Assigned task
The answer must be one number: how many lines in the records below contain the string "United".

(Stored items)
----

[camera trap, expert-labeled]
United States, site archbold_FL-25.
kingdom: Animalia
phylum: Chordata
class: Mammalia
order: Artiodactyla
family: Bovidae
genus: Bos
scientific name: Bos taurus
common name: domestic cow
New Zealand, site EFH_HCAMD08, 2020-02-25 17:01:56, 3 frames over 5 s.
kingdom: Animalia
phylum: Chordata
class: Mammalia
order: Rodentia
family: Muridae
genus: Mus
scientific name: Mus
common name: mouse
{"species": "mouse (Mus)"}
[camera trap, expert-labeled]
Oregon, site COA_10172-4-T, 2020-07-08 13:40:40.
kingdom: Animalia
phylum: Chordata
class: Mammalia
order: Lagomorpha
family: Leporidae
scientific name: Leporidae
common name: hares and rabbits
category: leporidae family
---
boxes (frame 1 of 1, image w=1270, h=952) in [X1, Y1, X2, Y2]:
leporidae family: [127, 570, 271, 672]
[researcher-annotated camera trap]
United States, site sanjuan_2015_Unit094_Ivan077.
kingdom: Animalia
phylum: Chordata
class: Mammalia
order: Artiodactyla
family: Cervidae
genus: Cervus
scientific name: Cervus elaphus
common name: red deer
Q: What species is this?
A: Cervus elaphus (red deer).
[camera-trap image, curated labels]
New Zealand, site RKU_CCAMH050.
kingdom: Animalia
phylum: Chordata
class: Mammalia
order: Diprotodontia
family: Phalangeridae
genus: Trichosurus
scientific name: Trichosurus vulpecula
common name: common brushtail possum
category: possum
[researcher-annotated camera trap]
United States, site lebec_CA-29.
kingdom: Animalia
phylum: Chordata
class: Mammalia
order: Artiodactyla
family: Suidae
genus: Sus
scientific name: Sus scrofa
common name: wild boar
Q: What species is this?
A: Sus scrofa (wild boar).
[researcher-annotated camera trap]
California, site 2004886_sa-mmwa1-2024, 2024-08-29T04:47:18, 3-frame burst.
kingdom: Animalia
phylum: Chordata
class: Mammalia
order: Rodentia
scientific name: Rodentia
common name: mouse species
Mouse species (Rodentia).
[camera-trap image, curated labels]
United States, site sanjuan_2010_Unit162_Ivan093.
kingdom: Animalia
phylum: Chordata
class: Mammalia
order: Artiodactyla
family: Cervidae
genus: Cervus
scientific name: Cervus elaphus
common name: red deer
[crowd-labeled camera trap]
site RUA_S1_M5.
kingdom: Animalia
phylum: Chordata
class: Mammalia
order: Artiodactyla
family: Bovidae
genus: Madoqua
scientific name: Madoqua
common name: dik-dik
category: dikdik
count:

----

Task response
4